● **SOURCE PASSAGE**
○ ○ ○ ○ ○
A Clear Differentiation of the Three Codes was composed by Sakya Pandita Kuenga Gyaltshen (kun dga’ rgyal mtshan, 1182-1251) sometime around 1232, when he was about 50. One of his primary concerns throughout his life was the correct transmission and preservation of the Dharma and this text most clearly represents such a concern. While the central ideas in the text were not unique to Sakya Pandita (Sapan), he was already a widely renowned teacher at the time of its writing—he was known by the respectful title of “Lord of the Dharma” (chos rje pa) even by his contemporaries—and it carried great weight (Gyaltshen, 4).

As the title anticipates, the text is primarily about the correct observance of “the three codes” or “the three vows” : the prātimoksa; the bodhisattva; and the vajrayāna. The essential point of the text is that the three sets of vows should be clearly delineated and not “mixed up.” In this way, it can be read as a reaction to syncretic accounts of the three vows that minimized the difference between them. While Sapan does not clearly express a theory that indicates the relationship between the three, it is clear that he regards the vajrayāna as the highest (Gyaltshen, 5). At the same time, Sapan argues against the teaching that the vows are completely distinct from one another. Instead, all three are taken as part of the Vajrayāna initiation.

In a manner consistent with Sapan’s other writings, the Three Codes is firmly grounded in the belief in the efficacy of rational, critical analysis in determining the legitimacy of various doctrinal positions. Moreover, Sapan considered it a moral imperative to dispel false teachings and to extend to other Tibetans the education he received from his Indian teachers (Gyaltshen, 5-6; 20-21). As a result of its highly critical nature, it was received as a polemic attack on the traditions it addressed. Sapan continues to be associated with the polemical nature by modern scholars (Davidson 753; Jackson 67).
○ ○ ○ ○ ○
Spatial question entries:
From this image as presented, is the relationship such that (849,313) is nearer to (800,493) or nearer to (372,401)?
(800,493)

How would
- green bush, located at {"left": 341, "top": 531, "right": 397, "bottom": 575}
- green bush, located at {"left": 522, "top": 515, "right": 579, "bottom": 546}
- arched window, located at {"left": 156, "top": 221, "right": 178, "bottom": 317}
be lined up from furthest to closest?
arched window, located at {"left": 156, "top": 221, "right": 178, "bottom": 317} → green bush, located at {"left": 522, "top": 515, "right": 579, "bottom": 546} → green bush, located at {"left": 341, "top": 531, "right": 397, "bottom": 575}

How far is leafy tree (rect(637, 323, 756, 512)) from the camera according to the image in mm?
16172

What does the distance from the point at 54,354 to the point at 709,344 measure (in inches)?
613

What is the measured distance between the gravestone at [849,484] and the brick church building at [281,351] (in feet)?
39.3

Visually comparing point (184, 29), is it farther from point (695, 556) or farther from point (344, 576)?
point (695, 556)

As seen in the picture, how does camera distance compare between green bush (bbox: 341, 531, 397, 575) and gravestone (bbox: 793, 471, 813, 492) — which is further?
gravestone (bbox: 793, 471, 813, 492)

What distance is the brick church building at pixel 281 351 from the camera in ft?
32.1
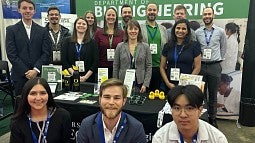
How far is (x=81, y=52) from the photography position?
345 cm

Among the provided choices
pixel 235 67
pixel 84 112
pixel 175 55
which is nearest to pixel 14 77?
pixel 84 112

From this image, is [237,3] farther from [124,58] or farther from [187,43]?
[124,58]

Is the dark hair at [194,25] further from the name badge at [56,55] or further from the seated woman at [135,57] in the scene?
the name badge at [56,55]

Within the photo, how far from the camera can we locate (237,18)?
395 centimetres

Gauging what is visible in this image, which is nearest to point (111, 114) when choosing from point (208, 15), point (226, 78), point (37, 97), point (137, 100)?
point (37, 97)

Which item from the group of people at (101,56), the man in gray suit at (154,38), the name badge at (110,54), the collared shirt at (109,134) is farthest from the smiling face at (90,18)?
the collared shirt at (109,134)

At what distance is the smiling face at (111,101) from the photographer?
1.75m

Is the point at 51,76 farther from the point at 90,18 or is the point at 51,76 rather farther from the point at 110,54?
the point at 90,18

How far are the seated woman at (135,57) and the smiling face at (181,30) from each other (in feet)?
1.32

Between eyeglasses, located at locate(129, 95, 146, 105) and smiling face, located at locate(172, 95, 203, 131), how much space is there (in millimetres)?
1099

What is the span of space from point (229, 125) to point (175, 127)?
112 inches

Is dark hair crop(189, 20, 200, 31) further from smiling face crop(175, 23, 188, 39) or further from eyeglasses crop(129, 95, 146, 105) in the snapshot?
eyeglasses crop(129, 95, 146, 105)

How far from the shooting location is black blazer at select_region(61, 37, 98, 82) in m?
3.45

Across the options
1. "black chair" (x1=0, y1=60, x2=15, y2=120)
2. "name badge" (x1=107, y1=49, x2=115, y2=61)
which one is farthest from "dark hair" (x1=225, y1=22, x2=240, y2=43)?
"black chair" (x1=0, y1=60, x2=15, y2=120)
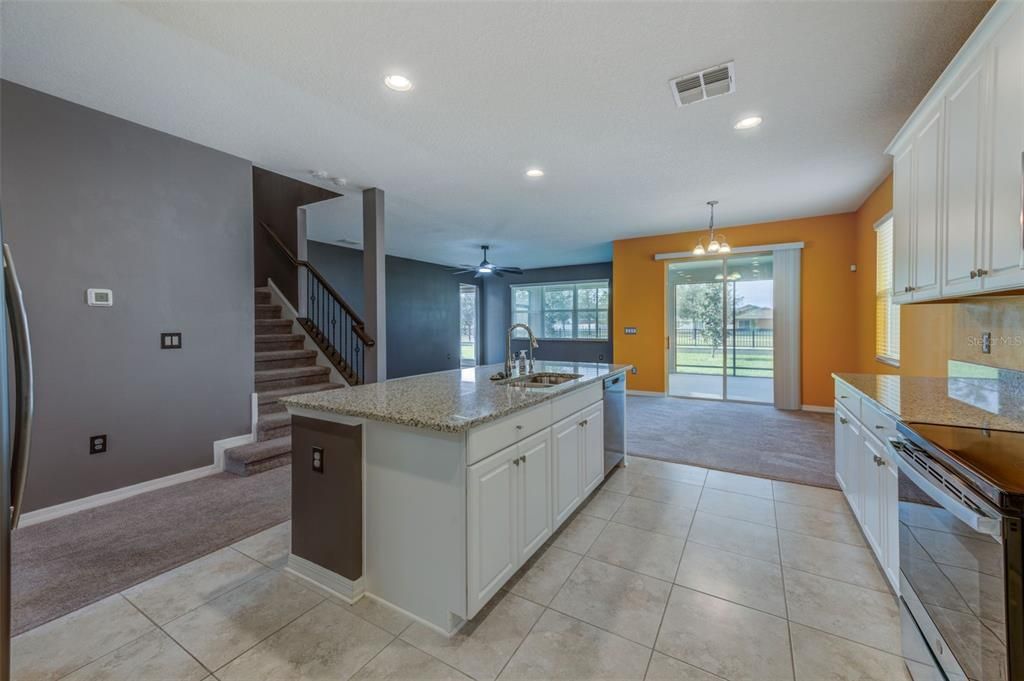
○ ○ ○ ○ ○
● **CHALLENGE**
Please write out the passage above about Sakya Pandita's A Clear Differentiation of the Three Codes in full, word for word.

● **TASK SOLUTION**
A Clear Differentiation of the Three Codes was composed by Sakya Pandita Kuenga Gyaltshen (kun dga’ rgyal mtshan, 1182-1251) sometime around 1232, when he was about 50. One of his primary concerns throughout his life was the correct transmission and preservation of the Dharma and this text most clearly represents such a concern. While the central ideas in the text were not unique to Sakya Pandita (Sapan), he was already a widely renowned teacher at the time of its writing—he was known by the respectful title of “Lord of the Dharma” (chos rje pa) even by his contemporaries—and it carried great weight (Gyaltshen, 4).

As the title anticipates, the text is primarily about the correct observance of “the three codes” or “the three vows” : the prātimoksa; the bodhisattva; and the vajrayāna. The essential point of the text is that the three sets of vows should be clearly delineated and not “mixed up.” In this way, it can be read as a reaction to syncretic accounts of the three vows that minimized the difference between them. While Sapan does not clearly express a theory that indicates the relationship between the three, it is clear that he regards the vajrayāna as the highest (Gyaltshen, 5). At the same time, Sapan argues against the teaching that the vows are completely distinct from one another. Instead, all three are taken as part of the Vajrayāna initiation.

In a manner consistent with Sapan’s other writings, the Three Codes is firmly grounded in the belief in the efficacy of rational, critical analysis in determining the legitimacy of various doctrinal positions. Moreover, Sapan considered it a moral imperative to dispel false teachings and to extend to other Tibetans the education he received from his Indian teachers (Gyaltshen, 5-6; 20-21). As a result of its highly critical nature, it was received as a polemic attack on the traditions it addressed. Sapan continues to be associated with the polemical nature by modern scholars (Davidson 753; Jackson 67).